There are several potential risks that have been discussed in the literature relating to the effects of smoking on cervical disc surgery. These include the potential for arthrodesis non-union,  wound and medical complications, and inferior clinical outcomes.

In regards to arthrodesis rates, the authors reviewed 6 studies published between 1995 and 2014.  All were either a retrospective case series or prospective comparative study.  Findings varied based on study.  The largest of the six studies was from Luszczyk et al (2013) which compared 417 nonsmokers to 156 smokers who underwent a single level ACDF (with allograft and plating).  No significant differences in fusion rates were identified.  In contrast, Hilibrand et al (2001) found lower fusion rates in smokers undergoing ACDF (81% nonsmokers vs. 62% smokers) but similar fusion rates for corpectomy.   In general, as the authors of this paper have pointed out, the effects of smoking pose a  greater risk of non-union for multilevel fusions than for a single level ACDF.
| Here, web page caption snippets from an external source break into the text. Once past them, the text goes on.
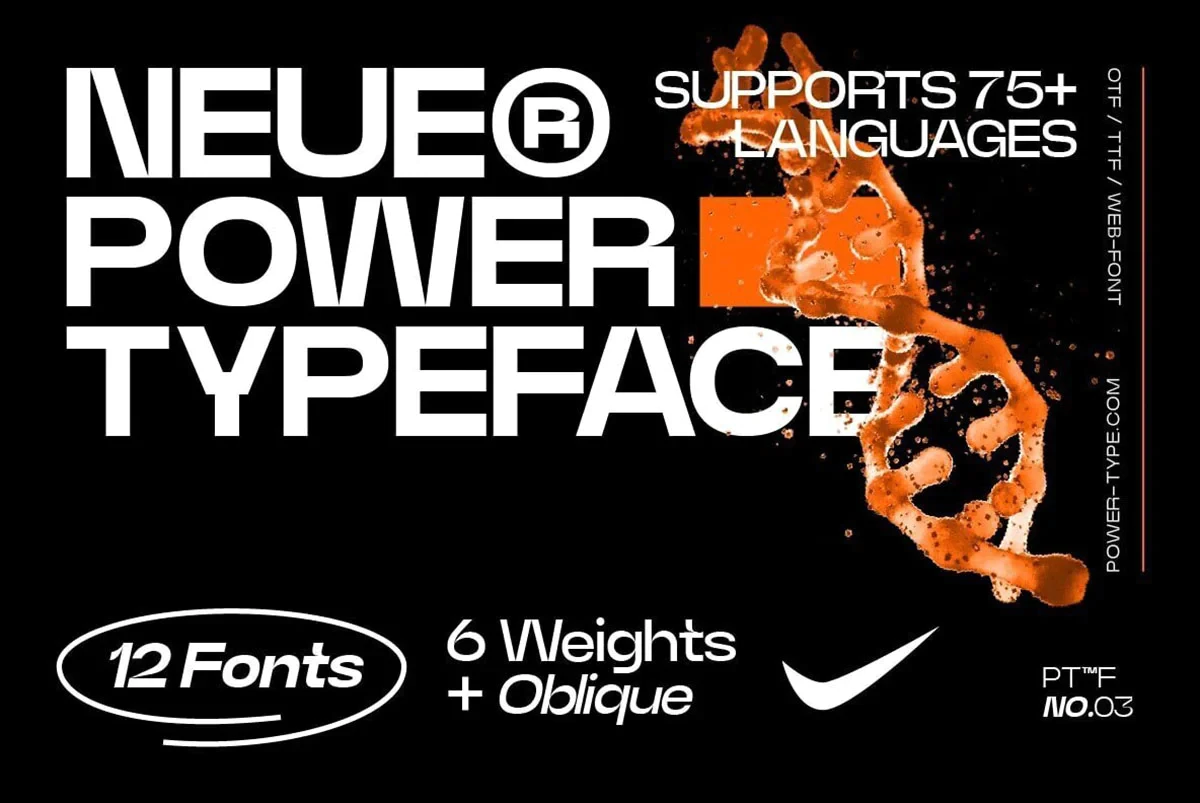 Neue Power Font Family - Image 1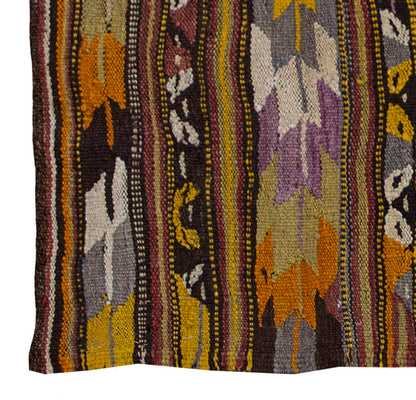 Vintage Kilim Rug,Konya Kilim 2'9" x 4" feet 85 x 121 cm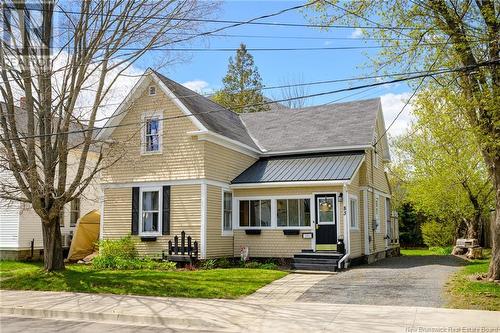 83 Hayes Street, Fredericton, NB - Outdoor With Facade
Limited evidence still exists looking at the effects of smoking on clinical outcomes from cervical disc surgery.  Hilibrand (2001) found a higher percentage of excellent or good functional outcomes in nonsmokers than smokers (at 2 years post-op).  Tetreault et al (2013) published a prospective, multi center study of 278 patients treated surgically for cervical spondylotic myelopathy.  Using the Japanese Orthopaedic Association (JOA) score, the authors found that smokers were less likely to experience a successful outcome (at one year) than nonsmokers.  Interestingly, fusion rates between smokers and nonsmokers were equivalent. As we have long suspected,  factors other than arthrodesis status contribute to clinical outcome.

When should patients be advised to discontinue smoking prior to cervical surgery? This is a question that Jackson and Devine attempted to answer in this systematic review.   Data is still lacking to provide a solid answer to this question. Looking at the data from 3 studies published in 2005 – 2012, the suggestion is that smoking cessation for 4 weeks pre-operatively is associated with decreased risk of infection, respiratory, and wound complications.  While these results are findings are in-line with conventional wisdom, this data was not specifically taken from studies of cervical disc surgery.

In summary, this systematic review does provide us with some evidence on the effects of smoking and cervical disc surgery.  Data is very limited and does not necessarily control for smoking amounts (packs per day) and consideration of other confounders that also may lower fusion rates and clinical outcomes.  A great deal of what patients are told is largely anecdotal or based on investigations that either have methodological flaws or offer limited data.   We know that nicotine exposure does not have any positive effects and therefore, we should continue to counsel our patients regarding the importance of smoking cessation.